Given exercise: Reproduce each of the following rows verbatim, without any change.

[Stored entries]

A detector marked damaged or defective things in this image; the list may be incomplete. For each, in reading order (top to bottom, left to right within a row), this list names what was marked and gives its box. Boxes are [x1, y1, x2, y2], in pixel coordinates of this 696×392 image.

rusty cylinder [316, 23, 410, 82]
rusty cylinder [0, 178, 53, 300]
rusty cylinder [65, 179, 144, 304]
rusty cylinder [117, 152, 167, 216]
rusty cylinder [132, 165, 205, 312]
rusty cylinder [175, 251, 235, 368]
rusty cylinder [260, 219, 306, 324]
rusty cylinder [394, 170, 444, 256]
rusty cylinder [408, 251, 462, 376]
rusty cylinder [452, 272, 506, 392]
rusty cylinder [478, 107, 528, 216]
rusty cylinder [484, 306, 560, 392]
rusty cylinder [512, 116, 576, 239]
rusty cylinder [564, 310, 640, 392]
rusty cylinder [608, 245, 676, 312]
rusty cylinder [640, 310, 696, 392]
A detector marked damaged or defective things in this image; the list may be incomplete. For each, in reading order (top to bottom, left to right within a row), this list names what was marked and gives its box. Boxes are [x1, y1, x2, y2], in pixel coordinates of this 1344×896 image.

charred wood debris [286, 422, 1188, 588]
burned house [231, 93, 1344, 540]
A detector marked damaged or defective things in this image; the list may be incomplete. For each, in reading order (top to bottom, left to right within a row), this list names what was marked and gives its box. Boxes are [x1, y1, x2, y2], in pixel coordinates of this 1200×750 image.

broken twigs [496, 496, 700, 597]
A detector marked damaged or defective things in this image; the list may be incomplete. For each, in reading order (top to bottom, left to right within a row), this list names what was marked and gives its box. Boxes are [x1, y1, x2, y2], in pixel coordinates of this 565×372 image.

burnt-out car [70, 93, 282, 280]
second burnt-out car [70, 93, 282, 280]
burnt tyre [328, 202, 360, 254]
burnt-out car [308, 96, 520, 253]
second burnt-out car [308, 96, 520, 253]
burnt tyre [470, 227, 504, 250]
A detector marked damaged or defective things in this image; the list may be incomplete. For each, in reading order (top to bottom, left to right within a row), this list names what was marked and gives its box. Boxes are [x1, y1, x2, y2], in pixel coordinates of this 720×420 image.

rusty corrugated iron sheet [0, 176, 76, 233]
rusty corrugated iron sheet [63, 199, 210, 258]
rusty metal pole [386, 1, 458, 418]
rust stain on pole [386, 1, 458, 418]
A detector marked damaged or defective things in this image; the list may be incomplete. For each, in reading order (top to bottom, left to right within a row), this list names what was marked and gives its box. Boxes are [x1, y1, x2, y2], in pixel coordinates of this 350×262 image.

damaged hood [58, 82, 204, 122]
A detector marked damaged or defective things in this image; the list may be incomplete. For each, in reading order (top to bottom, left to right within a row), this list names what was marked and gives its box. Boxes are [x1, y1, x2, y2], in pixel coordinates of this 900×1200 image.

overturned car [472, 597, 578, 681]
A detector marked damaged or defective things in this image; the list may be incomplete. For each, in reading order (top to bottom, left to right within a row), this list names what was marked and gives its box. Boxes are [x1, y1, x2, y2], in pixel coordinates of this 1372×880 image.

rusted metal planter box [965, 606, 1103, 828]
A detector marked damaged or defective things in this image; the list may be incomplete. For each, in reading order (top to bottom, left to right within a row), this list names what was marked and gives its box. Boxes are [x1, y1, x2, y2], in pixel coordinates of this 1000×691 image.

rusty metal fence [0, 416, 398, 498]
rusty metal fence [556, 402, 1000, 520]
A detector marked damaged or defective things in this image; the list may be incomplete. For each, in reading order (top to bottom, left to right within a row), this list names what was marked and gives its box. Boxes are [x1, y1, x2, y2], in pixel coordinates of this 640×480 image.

Correct response:
A detector marked damaged or defective things in this image; the list may be incomplete. For each, in reading order (top to bottom, left to right within a row), this list names what was marked and gives its box. Boxes are [x1, y1, x2, y2], in pixel coordinates of this 696×392 image.

rusty cylinder [316, 23, 410, 82]
rusty cylinder [0, 178, 53, 300]
rusty cylinder [65, 179, 144, 304]
rusty cylinder [117, 152, 167, 216]
rusty cylinder [132, 165, 205, 312]
rusty cylinder [175, 251, 235, 368]
rusty cylinder [260, 219, 306, 324]
rusty cylinder [394, 170, 444, 256]
rusty cylinder [408, 251, 462, 376]
rusty cylinder [452, 272, 506, 392]
rusty cylinder [478, 107, 528, 216]
rusty cylinder [484, 306, 560, 392]
rusty cylinder [512, 116, 576, 239]
rusty cylinder [564, 310, 640, 392]
rusty cylinder [608, 245, 676, 312]
rusty cylinder [640, 310, 696, 392]
A detector marked damaged or defective things in this image; the list may be incomplete. For each, in reading order (top to bottom, left to right within a row), this list names what was marked and gives its box. Boxes are [x1, y1, x2, y2], in pixel coordinates of this 1344×896 image.

charred wood debris [286, 422, 1188, 588]
burned house [231, 93, 1344, 540]
A detector marked damaged or defective things in this image; the list may be incomplete. For each, in reading order (top to bottom, left to right within a row), this list names what was marked and gives its box. Boxes are [x1, y1, x2, y2], in pixel coordinates of this 1200×750 image.

broken twigs [496, 496, 700, 597]
A detector marked damaged or defective things in this image; the list may be incomplete. For each, in reading order (top to bottom, left to right within a row), this list names what was marked and gives its box. Boxes are [x1, y1, x2, y2], in pixel coordinates of this 565×372 image.

burnt-out car [70, 93, 282, 280]
second burnt-out car [70, 93, 282, 280]
burnt tyre [328, 202, 360, 254]
burnt-out car [308, 96, 520, 253]
second burnt-out car [308, 96, 520, 253]
burnt tyre [470, 227, 504, 250]
A detector marked damaged or defective things in this image; the list may be incomplete. For each, in reading order (top to bottom, left to right within a row), this list names what was marked and gives its box. Boxes are [x1, y1, x2, y2], in pixel coordinates of this 720×420 image.

rusty corrugated iron sheet [0, 176, 76, 233]
rusty corrugated iron sheet [63, 199, 210, 258]
rusty metal pole [386, 1, 458, 418]
rust stain on pole [386, 1, 458, 418]
A detector marked damaged or defective things in this image; the list may be incomplete. For each, in reading order (top to bottom, left to right within a row), this list names what was marked and gives its box. Boxes are [x1, y1, x2, y2], in pixel coordinates of this 350×262 image.

damaged hood [58, 82, 204, 122]
A detector marked damaged or defective things in this image; the list may be incomplete. For each, in reading order (top to bottom, left to right within a row), this list names what was marked and gives its box. Boxes are [x1, y1, x2, y2], in pixel coordinates of this 900×1200 image.

overturned car [472, 597, 578, 681]
A detector marked damaged or defective things in this image; the list may be incomplete. For each, in reading order (top to bottom, left to right within a row), this list names what was marked and gives its box. Boxes are [x1, y1, x2, y2], in pixel coordinates of this 1372×880 image.

rusted metal planter box [965, 606, 1103, 828]
A detector marked damaged or defective things in this image; the list may be incomplete. For each, in reading order (top to bottom, left to right within a row), this list names what was marked and gives its box. Boxes are [x1, y1, x2, y2], in pixel coordinates of this 1000×691 image.

rusty metal fence [0, 416, 398, 498]
rusty metal fence [556, 402, 1000, 520]
A detector marked damaged or defective things in this image; the list may be incomplete. For each, in reading order (top to bottom, left to right within a row), this list names what was marked and gives its box. Boxes are [x1, y1, x2, y2], in pixel coordinates of this 640×480 image.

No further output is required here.